La efectividad de la terapia no depende de compartir la misma habitación, sino de la calidad del vínculo, la sinceridad y tu compromiso. El formato online te permite estar en tu propio espacio seguro,tu sofá, tu habitación..., lo que muchas veces facilita abrirte emocionalmente y, además, te ahorra tiempos de desplazamiento. Solo necesitas una buena conexión, intimidad y unos auriculares.

¿Qué ocurre si tengo que cancelar una sesión?

El compromiso es el primer paso de tu cuidado personal, una parte importante del proceso y de tu autocuidado. Al reservar una cita, ese tiempo queda bloqueado en exclusiva para ti. Por ello, si necesitas cancelar o reprogramar, te pido que lo avises con al menos 24 horas de antelación. Las sesiones canceladas con menos margen o las no asistencias tendrán que ser abonadas íntegramente.
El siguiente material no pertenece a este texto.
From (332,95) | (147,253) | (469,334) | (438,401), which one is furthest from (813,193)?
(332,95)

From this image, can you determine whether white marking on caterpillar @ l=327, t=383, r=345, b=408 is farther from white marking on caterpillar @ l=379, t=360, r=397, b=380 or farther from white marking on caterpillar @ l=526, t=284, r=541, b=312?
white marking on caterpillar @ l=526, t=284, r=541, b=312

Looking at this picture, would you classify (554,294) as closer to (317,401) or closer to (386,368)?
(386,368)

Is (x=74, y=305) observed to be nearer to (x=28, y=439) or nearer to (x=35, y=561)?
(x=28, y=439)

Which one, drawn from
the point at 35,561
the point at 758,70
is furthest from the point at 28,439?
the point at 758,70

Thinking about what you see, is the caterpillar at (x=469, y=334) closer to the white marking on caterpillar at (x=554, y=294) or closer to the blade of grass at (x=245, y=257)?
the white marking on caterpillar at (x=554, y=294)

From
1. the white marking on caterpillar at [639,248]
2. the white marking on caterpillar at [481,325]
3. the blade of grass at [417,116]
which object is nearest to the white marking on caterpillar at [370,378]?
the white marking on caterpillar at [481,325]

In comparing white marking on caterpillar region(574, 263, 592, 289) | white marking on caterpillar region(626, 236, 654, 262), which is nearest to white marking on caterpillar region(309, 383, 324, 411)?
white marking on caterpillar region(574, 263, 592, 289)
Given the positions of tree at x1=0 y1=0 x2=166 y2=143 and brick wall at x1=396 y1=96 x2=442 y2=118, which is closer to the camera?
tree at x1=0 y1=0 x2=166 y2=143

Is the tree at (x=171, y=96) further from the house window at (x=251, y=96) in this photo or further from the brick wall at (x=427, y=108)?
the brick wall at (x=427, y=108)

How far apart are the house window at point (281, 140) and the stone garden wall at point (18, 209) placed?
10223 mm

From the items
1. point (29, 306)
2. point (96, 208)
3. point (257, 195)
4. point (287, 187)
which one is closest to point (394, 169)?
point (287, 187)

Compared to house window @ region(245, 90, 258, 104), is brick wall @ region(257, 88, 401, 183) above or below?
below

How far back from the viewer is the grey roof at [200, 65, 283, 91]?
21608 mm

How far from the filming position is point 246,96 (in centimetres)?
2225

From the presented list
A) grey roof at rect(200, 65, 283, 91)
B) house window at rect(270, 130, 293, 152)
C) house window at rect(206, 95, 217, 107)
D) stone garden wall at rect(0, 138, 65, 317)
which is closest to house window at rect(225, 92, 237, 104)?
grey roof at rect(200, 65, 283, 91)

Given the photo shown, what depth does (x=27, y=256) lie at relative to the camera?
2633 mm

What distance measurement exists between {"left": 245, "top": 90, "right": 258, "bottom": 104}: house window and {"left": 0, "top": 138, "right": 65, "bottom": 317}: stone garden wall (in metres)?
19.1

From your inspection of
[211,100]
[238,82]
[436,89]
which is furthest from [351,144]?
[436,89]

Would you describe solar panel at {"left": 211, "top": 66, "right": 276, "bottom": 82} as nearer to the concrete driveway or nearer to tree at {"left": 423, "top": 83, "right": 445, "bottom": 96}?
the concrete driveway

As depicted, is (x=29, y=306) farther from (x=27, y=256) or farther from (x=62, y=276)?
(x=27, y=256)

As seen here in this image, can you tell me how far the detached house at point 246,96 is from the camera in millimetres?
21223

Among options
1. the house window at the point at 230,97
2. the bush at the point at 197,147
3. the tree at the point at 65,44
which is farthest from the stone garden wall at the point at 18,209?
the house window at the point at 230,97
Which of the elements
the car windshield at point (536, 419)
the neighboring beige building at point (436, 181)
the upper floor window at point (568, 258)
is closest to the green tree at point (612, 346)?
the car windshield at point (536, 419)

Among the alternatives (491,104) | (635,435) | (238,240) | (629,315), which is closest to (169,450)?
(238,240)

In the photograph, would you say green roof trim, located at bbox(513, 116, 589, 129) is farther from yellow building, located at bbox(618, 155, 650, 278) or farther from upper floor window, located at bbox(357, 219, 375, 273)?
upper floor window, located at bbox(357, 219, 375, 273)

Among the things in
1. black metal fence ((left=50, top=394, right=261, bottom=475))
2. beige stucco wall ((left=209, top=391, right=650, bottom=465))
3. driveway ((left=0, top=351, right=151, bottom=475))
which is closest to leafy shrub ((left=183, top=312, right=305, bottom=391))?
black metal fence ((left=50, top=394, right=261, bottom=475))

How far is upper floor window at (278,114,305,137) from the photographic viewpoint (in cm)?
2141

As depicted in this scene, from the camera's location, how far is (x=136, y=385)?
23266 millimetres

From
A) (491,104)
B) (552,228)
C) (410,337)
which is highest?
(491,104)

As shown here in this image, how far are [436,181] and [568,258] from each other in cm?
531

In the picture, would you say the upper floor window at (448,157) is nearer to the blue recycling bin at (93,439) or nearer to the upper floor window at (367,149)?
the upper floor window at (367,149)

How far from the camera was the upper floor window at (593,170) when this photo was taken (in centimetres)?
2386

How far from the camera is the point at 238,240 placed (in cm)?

¿Me vas a poner una dieta?

No. Yo no te pondré nunca una dieta. Trabajaremos la alimentación desde la reeducación, nunca desde la restricción. Si buscas un papel en la nevera que te diga que tienes que cenar pechuga a la plancha para perder 5 kilos este mes, este no es el lugar.

Lo que sí haremos será trabajar una reeducación nutricional consciente. Te daré el sostén para que aprendas a nutrirte, a escuchar tu saciedad y a perder el miedo a los alimentos. El objetivo es tu tranquilidad. A veces el cuerpo pude cambiar como consecuencia, pero la báscula nunca será nuestra jefa.

¿Y si me da miedo remover cosas?

Este es un miedo muy habitual. En el acompañamiento no se fuerza nada ni se abren heridas sin sostén. El trabajo se hace con cuidado, respeto y a tu ritmo. Muchas personas descubren que lo que más calma trae no es evitar mirar, sino hacerlo acompañadas.